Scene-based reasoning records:
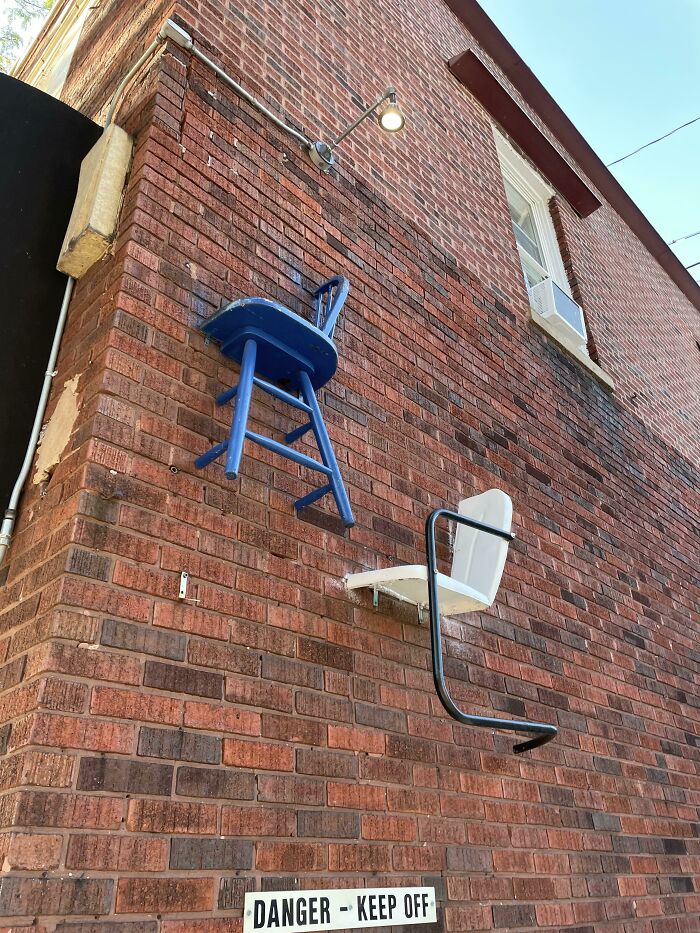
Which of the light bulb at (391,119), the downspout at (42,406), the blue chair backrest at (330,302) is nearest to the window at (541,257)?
the light bulb at (391,119)

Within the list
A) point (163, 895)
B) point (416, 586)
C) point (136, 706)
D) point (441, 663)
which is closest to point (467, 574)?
point (416, 586)

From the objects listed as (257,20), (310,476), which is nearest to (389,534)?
(310,476)

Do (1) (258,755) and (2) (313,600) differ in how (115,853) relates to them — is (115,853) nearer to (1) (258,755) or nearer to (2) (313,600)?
(1) (258,755)

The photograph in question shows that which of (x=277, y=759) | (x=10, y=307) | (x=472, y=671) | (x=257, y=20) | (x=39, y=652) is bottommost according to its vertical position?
(x=277, y=759)

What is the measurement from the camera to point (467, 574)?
9.57 ft

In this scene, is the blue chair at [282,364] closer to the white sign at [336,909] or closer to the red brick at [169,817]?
the red brick at [169,817]

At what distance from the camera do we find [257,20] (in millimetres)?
3736

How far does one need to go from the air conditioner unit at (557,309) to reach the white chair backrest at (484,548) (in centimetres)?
266

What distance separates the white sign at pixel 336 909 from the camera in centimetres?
191

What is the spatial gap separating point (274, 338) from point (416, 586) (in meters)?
1.03

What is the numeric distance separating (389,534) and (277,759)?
1.10m

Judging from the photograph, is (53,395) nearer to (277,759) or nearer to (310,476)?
(310,476)

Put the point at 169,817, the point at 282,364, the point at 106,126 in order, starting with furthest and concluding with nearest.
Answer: the point at 106,126, the point at 282,364, the point at 169,817

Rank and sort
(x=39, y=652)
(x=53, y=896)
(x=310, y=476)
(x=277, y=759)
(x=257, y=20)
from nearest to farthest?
(x=53, y=896), (x=39, y=652), (x=277, y=759), (x=310, y=476), (x=257, y=20)
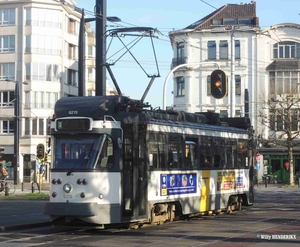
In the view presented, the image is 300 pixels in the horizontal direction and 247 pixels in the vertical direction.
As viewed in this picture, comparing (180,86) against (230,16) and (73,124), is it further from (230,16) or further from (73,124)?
(73,124)

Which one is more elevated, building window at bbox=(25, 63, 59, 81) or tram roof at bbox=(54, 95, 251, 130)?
building window at bbox=(25, 63, 59, 81)

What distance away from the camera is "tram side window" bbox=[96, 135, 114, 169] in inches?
676

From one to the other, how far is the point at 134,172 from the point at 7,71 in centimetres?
5764

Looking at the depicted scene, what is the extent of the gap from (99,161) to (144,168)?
154 centimetres

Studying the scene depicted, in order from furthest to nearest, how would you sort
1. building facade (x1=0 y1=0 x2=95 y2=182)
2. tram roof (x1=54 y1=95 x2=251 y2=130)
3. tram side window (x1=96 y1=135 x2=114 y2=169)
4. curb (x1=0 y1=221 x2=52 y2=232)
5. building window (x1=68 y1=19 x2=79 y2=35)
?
building window (x1=68 y1=19 x2=79 y2=35), building facade (x1=0 y1=0 x2=95 y2=182), curb (x1=0 y1=221 x2=52 y2=232), tram roof (x1=54 y1=95 x2=251 y2=130), tram side window (x1=96 y1=135 x2=114 y2=169)

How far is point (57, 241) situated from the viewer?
15.8m

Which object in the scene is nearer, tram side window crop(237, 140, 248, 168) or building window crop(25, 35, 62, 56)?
tram side window crop(237, 140, 248, 168)

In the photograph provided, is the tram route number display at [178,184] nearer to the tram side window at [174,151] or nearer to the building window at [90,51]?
the tram side window at [174,151]

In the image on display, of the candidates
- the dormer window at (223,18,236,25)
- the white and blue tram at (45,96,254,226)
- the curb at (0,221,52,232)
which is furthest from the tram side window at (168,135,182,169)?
the dormer window at (223,18,236,25)

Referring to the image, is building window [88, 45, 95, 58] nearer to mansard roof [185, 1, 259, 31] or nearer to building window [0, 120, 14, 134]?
mansard roof [185, 1, 259, 31]

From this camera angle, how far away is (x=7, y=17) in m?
73.4

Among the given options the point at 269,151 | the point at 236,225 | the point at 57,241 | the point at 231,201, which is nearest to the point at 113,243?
the point at 57,241

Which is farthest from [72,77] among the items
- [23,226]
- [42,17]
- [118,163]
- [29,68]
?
[118,163]

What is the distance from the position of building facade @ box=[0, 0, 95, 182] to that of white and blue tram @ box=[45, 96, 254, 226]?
52.8 m
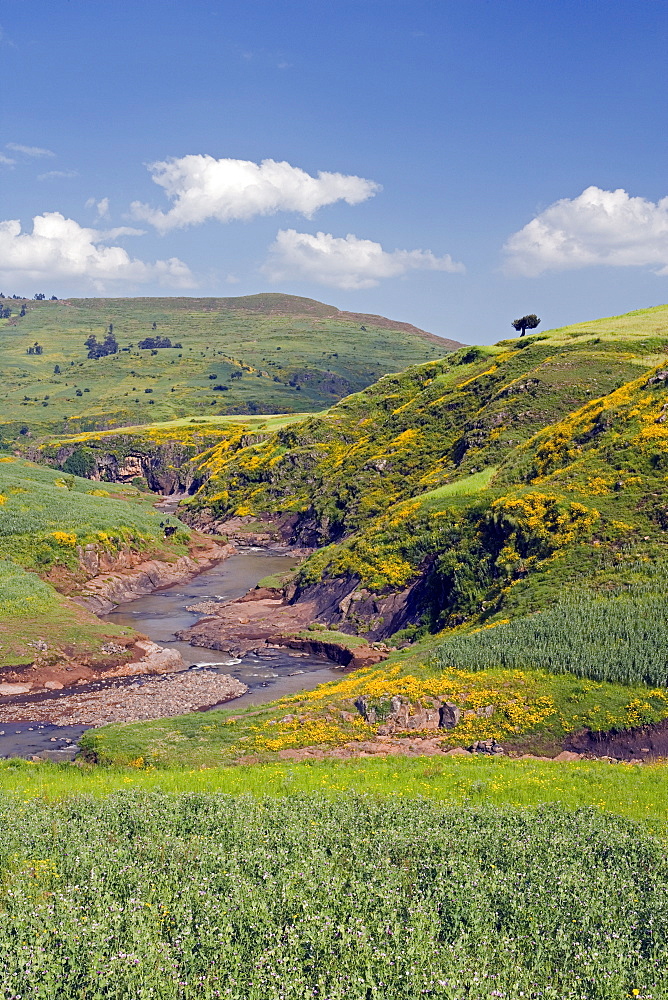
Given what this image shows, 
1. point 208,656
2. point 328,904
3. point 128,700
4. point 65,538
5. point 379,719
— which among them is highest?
point 328,904

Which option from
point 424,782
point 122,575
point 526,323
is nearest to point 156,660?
point 122,575

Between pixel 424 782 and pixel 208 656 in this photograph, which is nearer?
pixel 424 782

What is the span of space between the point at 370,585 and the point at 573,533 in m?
23.3

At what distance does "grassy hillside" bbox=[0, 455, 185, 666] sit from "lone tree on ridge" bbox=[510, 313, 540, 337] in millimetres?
80356

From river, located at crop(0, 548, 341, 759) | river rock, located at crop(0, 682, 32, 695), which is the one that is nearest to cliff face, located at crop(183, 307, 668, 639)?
river, located at crop(0, 548, 341, 759)

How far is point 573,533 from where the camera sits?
53656mm

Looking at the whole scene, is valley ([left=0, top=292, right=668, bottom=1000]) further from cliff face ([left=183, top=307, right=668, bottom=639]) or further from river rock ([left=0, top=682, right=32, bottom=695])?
cliff face ([left=183, top=307, right=668, bottom=639])

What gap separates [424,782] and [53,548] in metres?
72.8

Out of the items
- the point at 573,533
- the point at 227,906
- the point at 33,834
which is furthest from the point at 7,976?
the point at 573,533

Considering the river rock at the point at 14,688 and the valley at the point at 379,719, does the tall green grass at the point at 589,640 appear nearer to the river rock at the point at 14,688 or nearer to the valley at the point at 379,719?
the valley at the point at 379,719

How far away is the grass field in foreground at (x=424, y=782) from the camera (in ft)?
80.7

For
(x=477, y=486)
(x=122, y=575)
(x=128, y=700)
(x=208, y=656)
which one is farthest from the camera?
(x=122, y=575)

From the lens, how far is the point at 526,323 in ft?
466

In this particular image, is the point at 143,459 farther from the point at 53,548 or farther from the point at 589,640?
the point at 589,640
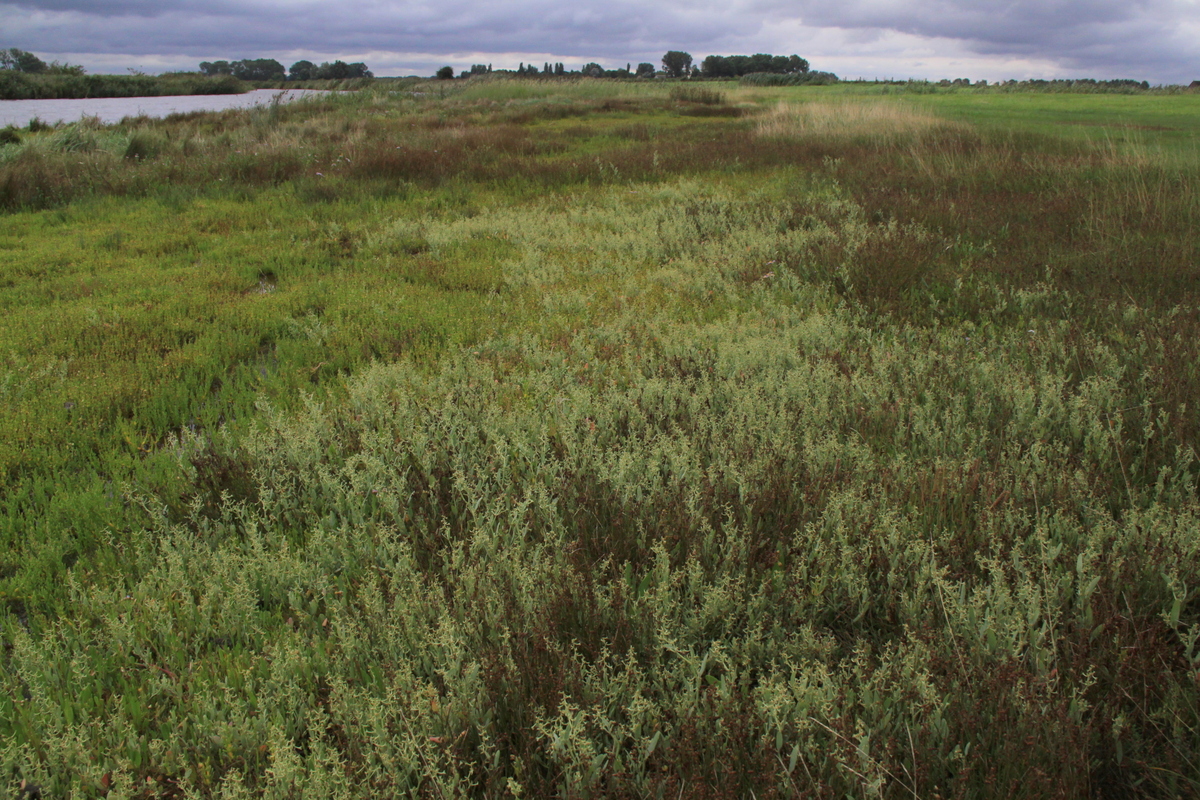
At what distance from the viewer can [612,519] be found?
3.07 meters

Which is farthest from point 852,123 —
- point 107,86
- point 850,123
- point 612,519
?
point 107,86

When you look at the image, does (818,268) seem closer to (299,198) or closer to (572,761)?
(572,761)

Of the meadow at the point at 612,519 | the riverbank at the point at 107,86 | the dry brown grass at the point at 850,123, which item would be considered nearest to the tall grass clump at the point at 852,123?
the dry brown grass at the point at 850,123

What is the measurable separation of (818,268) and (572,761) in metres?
6.50

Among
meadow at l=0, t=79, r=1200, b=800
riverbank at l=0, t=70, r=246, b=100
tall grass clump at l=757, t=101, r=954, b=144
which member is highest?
riverbank at l=0, t=70, r=246, b=100

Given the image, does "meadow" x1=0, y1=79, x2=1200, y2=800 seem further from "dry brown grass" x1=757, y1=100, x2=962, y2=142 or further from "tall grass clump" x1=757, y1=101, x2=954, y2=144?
"dry brown grass" x1=757, y1=100, x2=962, y2=142

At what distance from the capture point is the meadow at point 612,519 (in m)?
1.97

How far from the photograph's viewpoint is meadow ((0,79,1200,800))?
197 cm

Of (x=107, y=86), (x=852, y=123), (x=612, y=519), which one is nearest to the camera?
(x=612, y=519)

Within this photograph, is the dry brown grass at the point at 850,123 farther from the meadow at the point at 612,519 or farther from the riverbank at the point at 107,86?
the riverbank at the point at 107,86

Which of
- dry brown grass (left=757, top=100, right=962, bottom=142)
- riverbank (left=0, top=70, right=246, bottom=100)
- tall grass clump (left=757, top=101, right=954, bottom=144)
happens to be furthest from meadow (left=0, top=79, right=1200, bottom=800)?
riverbank (left=0, top=70, right=246, bottom=100)

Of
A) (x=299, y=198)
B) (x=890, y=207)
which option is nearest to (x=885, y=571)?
(x=890, y=207)

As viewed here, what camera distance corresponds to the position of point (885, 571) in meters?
2.76

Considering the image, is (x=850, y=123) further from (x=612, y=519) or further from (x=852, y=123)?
(x=612, y=519)
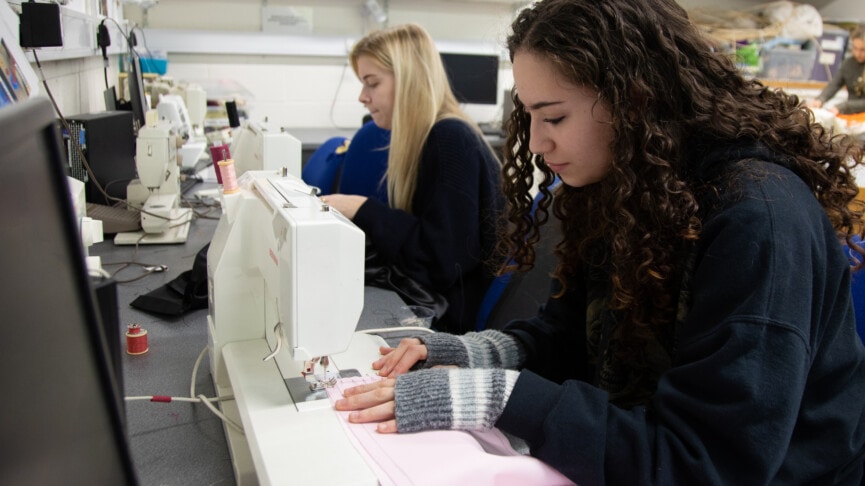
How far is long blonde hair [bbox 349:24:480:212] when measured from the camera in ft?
5.97

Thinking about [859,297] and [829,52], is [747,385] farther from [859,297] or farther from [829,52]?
[829,52]

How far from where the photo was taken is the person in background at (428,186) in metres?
1.70

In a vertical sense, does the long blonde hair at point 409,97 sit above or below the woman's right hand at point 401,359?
above

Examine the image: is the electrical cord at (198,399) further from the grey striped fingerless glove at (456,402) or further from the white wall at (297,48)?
the white wall at (297,48)

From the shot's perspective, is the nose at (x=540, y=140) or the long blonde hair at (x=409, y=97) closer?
the nose at (x=540, y=140)

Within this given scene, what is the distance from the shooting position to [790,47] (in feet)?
16.5

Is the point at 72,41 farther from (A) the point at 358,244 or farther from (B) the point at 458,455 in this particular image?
(B) the point at 458,455

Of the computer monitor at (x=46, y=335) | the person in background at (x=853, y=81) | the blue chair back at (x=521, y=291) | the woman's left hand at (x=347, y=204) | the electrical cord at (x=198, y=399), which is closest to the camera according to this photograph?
the computer monitor at (x=46, y=335)

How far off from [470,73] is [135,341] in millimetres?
3652

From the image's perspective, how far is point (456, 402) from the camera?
812 mm

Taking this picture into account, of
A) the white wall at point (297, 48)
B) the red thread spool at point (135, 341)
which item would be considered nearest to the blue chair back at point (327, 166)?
the white wall at point (297, 48)

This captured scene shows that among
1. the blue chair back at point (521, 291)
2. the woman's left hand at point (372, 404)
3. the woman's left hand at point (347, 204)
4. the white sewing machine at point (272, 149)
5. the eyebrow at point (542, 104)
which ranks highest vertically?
the eyebrow at point (542, 104)

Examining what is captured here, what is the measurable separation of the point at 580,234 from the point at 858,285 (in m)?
0.42

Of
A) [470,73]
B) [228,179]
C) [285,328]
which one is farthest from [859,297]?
[470,73]
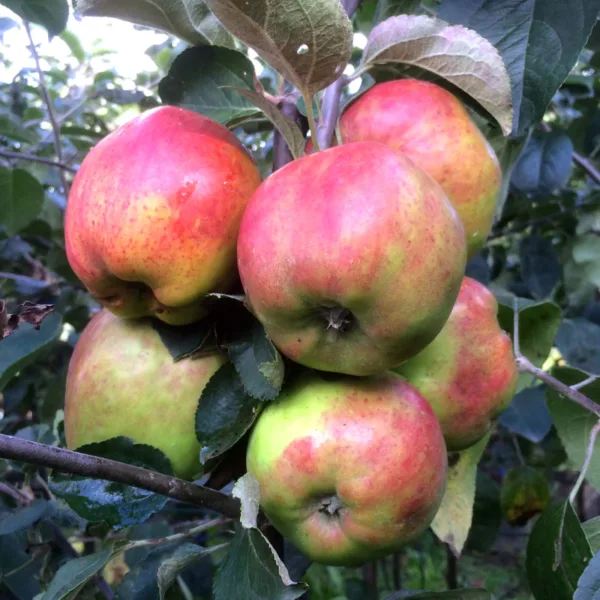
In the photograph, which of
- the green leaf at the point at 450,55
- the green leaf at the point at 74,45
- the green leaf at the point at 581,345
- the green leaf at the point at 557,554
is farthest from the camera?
the green leaf at the point at 74,45

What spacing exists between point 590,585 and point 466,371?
0.76 feet

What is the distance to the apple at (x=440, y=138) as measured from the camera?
25.1 inches

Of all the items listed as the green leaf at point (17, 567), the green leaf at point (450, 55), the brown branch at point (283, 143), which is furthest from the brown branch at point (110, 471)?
the green leaf at point (17, 567)

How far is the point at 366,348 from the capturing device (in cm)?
53

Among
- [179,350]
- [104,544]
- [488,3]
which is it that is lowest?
[104,544]

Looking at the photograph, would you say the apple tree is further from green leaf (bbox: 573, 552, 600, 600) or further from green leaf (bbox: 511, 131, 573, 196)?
green leaf (bbox: 511, 131, 573, 196)

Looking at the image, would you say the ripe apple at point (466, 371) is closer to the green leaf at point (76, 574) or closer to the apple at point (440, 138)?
the apple at point (440, 138)

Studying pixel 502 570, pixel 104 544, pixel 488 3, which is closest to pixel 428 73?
pixel 488 3

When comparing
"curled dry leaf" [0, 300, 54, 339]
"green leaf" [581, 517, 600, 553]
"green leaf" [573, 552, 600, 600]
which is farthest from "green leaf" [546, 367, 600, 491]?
"curled dry leaf" [0, 300, 54, 339]

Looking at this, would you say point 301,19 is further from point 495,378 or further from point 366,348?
point 495,378

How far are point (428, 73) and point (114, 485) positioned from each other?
0.57 meters

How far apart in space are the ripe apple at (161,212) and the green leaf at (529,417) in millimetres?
964

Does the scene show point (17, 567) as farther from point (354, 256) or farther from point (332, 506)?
point (354, 256)

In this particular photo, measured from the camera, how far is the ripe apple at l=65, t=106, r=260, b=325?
570 millimetres
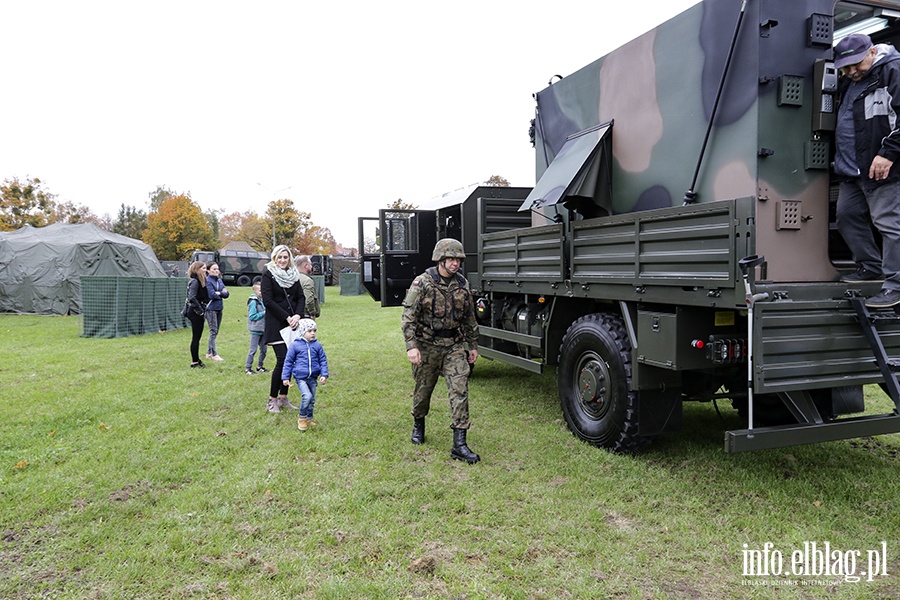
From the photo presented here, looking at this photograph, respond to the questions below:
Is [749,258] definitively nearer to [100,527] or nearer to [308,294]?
[100,527]

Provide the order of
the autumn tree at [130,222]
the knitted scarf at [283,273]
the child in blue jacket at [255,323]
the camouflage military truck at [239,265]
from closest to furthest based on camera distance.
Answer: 1. the knitted scarf at [283,273]
2. the child in blue jacket at [255,323]
3. the camouflage military truck at [239,265]
4. the autumn tree at [130,222]

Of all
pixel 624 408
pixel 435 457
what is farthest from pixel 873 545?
pixel 435 457

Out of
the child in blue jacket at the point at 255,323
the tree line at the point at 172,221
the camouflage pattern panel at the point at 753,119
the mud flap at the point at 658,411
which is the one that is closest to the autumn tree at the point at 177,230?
the tree line at the point at 172,221

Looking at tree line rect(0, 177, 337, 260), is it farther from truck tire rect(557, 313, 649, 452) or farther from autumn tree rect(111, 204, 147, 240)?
truck tire rect(557, 313, 649, 452)

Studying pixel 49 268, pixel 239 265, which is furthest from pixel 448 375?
pixel 239 265

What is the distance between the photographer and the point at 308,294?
7.44m

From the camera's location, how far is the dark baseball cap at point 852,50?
12.3 feet

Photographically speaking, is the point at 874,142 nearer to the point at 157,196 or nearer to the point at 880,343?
the point at 880,343

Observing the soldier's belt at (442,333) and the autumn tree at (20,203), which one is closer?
the soldier's belt at (442,333)

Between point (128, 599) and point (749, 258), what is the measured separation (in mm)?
3768

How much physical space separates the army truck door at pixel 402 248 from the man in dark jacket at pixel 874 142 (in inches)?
222

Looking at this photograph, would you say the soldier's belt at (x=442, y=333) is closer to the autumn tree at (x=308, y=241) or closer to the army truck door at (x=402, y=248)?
the army truck door at (x=402, y=248)

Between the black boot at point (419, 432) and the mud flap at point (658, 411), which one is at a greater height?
the mud flap at point (658, 411)

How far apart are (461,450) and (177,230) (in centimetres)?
5646
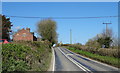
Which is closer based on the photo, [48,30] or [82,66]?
[82,66]

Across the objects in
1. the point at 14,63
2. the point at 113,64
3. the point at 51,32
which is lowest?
the point at 113,64

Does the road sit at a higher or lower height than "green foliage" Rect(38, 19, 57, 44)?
lower

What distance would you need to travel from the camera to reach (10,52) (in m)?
12.4

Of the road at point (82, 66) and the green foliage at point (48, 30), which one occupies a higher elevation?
the green foliage at point (48, 30)

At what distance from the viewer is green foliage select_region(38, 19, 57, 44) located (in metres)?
77.2

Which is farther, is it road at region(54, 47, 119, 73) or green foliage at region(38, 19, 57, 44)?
green foliage at region(38, 19, 57, 44)

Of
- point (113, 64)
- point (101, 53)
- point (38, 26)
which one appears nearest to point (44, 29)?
point (38, 26)

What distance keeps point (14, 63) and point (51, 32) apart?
68.1 m

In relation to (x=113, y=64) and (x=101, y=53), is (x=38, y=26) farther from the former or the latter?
(x=113, y=64)

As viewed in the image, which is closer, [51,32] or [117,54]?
[117,54]

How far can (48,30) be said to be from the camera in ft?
258

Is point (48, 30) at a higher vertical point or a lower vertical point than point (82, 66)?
higher

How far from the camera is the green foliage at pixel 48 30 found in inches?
3041

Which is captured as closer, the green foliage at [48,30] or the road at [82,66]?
the road at [82,66]
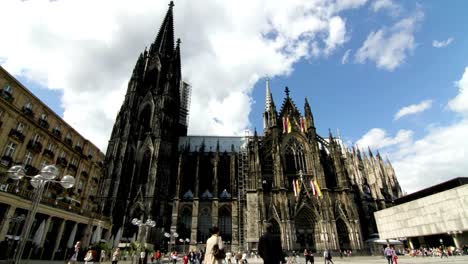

» WHAT TO WORK ON:
Gather every line in the material that contains the word "than", and copy each one out in full.

» CORRECT RESULT:
Does the road sit at a higher or lower height than "green foliage" Rect(38, 19, 57, 44)?
Is point (48, 30) at a higher vertical point or a lower vertical point than point (82, 66)?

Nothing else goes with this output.